Kind of what I was thinking..


----------



## salt_water_guy (Feb 9, 2008)

kingling said:


> you people have no idea lol, if you have never been out there and seen it work then you have no room to talk, first shot works the way it should except when idiots come out there


+2 :thumbsup:


----------



## reelthrill (Oct 3, 2007)

If someone calls first shot but another angler cast first and catches the $5000 fish, there should be some rule against him being able to collect the first place prize.


----------



## grey ghost (Jul 24, 2011)

osborne311 said:


> first person shot in kneecap?


LOL !!! bahahahehehehe Love it osborne!! LOL


----------



## Austin (Sep 30, 2007)

reelthrill said:


> If someone calls first shot but another angler cast first and catches the $5000 fish, there should be some rule against him being able to collect the first place prize.



There will be.


----------



## GruBZ (Sep 13, 2009)

I would cut the line off if someone threw on my shot but that's just me... i could go crazy n just throw their pole in the water.. hahaha that would be funny.! Just seeing the look in there faces when they c their vanstaals go down the water! Lol


----------



## tiderider (Oct 1, 2007)

kingling said:


> you people have no idea lol, if you have never been out there and seen it work then you have no room to talk,* first shot works the way it should except when idiots come out there*


 And that is the status just about every day out there.


----------



## kingling (Apr 10, 2008)

you know what im talking about obie, when people who dont understand how things work out there come out and act like they do....screws it up every time!!!!


----------



## grey ghost (Jul 24, 2011)

kingling said:


> you know what im talking about obie, when people who dont understand how things work out there come out and act like they do....screws it up every time!!!!

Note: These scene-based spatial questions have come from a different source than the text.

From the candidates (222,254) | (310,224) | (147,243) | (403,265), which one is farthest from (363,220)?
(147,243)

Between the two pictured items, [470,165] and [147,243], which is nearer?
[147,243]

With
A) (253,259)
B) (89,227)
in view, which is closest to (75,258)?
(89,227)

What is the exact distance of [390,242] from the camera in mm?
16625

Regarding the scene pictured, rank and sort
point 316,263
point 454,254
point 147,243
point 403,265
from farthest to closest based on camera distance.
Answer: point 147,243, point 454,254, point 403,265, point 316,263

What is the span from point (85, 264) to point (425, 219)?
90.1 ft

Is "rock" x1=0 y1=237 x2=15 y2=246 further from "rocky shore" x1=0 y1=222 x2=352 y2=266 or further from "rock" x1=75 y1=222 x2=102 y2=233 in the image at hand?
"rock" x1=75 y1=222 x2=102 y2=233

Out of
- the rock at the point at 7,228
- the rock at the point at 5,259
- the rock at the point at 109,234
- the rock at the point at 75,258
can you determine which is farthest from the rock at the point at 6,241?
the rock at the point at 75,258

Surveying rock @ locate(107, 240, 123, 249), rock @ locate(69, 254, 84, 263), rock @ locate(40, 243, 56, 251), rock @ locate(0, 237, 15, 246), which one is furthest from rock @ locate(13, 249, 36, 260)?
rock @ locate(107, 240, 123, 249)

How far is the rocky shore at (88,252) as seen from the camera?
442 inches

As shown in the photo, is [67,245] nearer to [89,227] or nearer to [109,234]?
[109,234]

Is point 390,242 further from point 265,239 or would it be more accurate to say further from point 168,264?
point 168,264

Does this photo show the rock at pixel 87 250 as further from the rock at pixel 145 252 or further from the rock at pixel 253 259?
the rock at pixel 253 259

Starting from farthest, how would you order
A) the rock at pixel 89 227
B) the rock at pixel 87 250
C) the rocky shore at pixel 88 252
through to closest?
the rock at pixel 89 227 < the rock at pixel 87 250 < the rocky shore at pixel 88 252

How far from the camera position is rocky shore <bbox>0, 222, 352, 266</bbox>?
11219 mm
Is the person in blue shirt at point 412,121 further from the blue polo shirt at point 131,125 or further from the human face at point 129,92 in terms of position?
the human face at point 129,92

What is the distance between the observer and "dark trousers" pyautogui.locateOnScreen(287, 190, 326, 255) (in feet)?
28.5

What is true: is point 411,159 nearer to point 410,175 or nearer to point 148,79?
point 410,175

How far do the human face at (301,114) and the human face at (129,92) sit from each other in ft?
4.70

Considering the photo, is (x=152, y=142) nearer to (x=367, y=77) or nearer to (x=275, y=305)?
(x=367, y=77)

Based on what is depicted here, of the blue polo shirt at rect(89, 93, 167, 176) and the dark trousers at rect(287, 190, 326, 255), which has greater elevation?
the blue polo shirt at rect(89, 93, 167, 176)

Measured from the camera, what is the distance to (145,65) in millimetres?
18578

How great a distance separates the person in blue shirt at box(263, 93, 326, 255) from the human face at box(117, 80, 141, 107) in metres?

I kinda understand what your saying, But when they publicly advertise for $5000.00 prize, it is going to bring all kinds. From lucky beginners to people that think they own the end of the pier!! Ya no what i mean?? LOL


----------



## GASeminole (Aug 15, 2011)

So what is the status on this? Who is leading with what?


----------



## GASeminole (Aug 15, 2011)

(crickets chirping)


----------



## KingFishin613 (Apr 9, 2012)

i think the leading cobia is 58lbs right now


----------



## CLEVE3990 (Feb 24, 2012)

I think Derrick Wall leads


----------